【本の感想】武長脩行 『「友だちいない」は“恥ずかしい”のか』

本の感想 武長脩行 『「友だちいない」は“恥ずかしい”のか 』

田舎から東京へ出てきた頃、ひとりで昼飯を食べていると、「おまえ友だちいないのか」と言われたことがあります。知り合いすらほとんどいないので、当たり前なんだけれども、えらく居心地の悪い思いをしました。恥ずかしいのと、わざわざそれを確認しにくる無神経さに腹が立ったと記憶しています。友だちがいないという事実より、そうみんなに見られていると認識してしまう方が、気持ちをヘコませます。

武長脩行 『「友だちいない」は”恥ずかしい”のか』のタイトルを見たとき、そんな昔のことを想い出しました。

結論からいってしまうと、本書は、サブタイトルの”自己を取りもどす孤独力”に重点が置かれています。

孤独は、常にコミニュケーションを強制される社会=超コミニュケーション社会にあって、本来の自分を発見し、これから打って出るための「陣地」として必要なのだと述べます。自己内対話がコミニュケーション能力の源になっているとも説いています。孤独をポジティブにとらえ、孤独に打ち勝つのではなくて、人に頼らず生きていく力、自己回復し活力をとりもどす力=孤独力を養うべきだと主張するのです。

ごもっともではあるのですが、「友だちいない」は”恥ずかしい”のか、の解としてはピンときません。
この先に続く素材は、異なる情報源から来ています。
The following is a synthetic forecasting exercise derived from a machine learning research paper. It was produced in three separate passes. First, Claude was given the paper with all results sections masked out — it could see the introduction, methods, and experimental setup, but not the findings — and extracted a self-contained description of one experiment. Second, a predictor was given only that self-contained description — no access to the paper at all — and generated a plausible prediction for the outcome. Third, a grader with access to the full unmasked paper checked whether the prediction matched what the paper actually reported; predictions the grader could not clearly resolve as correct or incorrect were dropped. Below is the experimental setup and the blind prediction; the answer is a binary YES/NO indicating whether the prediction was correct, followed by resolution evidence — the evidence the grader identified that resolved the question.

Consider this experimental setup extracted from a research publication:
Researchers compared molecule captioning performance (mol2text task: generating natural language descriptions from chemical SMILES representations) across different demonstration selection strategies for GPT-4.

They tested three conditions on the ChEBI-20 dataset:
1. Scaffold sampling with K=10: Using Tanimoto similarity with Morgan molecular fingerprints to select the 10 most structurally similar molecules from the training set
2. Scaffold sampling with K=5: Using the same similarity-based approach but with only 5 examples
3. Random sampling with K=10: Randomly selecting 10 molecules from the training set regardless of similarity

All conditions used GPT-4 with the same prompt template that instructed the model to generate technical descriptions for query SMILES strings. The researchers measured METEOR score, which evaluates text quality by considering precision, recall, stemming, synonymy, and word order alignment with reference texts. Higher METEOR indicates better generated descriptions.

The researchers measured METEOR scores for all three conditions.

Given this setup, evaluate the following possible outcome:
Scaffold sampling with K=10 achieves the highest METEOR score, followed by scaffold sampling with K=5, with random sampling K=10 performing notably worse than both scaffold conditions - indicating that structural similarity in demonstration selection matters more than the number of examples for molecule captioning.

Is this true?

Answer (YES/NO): YES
孤独は大事なんだよ、だから友だちいなくても平気だよね、とはなりません。要するに、「孤独な状態と、他人との共同性のバランスが大事で、良いコミニケーションには孤独が必要と肯定的にとらえなさい」ということなのです。

後半では、友だちは6人いればいい、とシックス・ディグリーズ理論(ケヴィン・ベーコン指数ですね)を持ちだしているのだけれど、ここにくると、孤独力で自己を研鑽し、お友だちを作りなさいと言っているように思えてきます。なんといったって、孤独力は 不確実な未来を見据えた意思決定力、ストレスマネジメント、リスクマネジメントを養うことができる素晴らしいものだから(?)。

タイトルに偽りアリ!というわけではありませんが、付けるのであれば『孤独力』だよなぁと思います。

(本とか音楽とかを含め)言語世界に生きている以上、完全な孤絶状態はあり得ないなど、本書の主張のいくつかは納得がいくので心に留めおくことはできます。でも、無縁社会を取り上げつつ、最後はひとりで死ぬのだから孤独死は寂しくない、というのはどうでしょうか。確かに本人の気持ちの持ちようかもしれませんが、周りの人々は割り切れません。著者の語り口調は柔らかくはあるものの、ズバスバと断定的な論述が特徴的なので、異論反論でてきそうな本ですね。

ちなみに、自分は「友だちいない」はもう恥ずかしい年代ではありません。むしろ、「友だちいっぱいます」の方が信用できなくなってしまいました(びっくりするくらい誇りにするひといますよね)。自分の子供はというと、このあたりは上手くやっているようです。当時の自分よりも孤独力が勝っているということなのでしょう。いずれにせよ、理屈がわかっても、そのように行動できるかは人それぞれ。孤独力を十分に発揮できるには、サポートが必要なのかもしれません。

著者が引用したアランの言葉が素敵なので紹介しましょう。

人はけっして孤独ではない。人はだれでも、もうひとりの自分をもっている。静かに、耳を傾けてみなさい。言葉をかけてみなさい。やがて、対話が生まれ、師とも友ともなって、あなたの人生を豊かなものにしてくれるはずだ。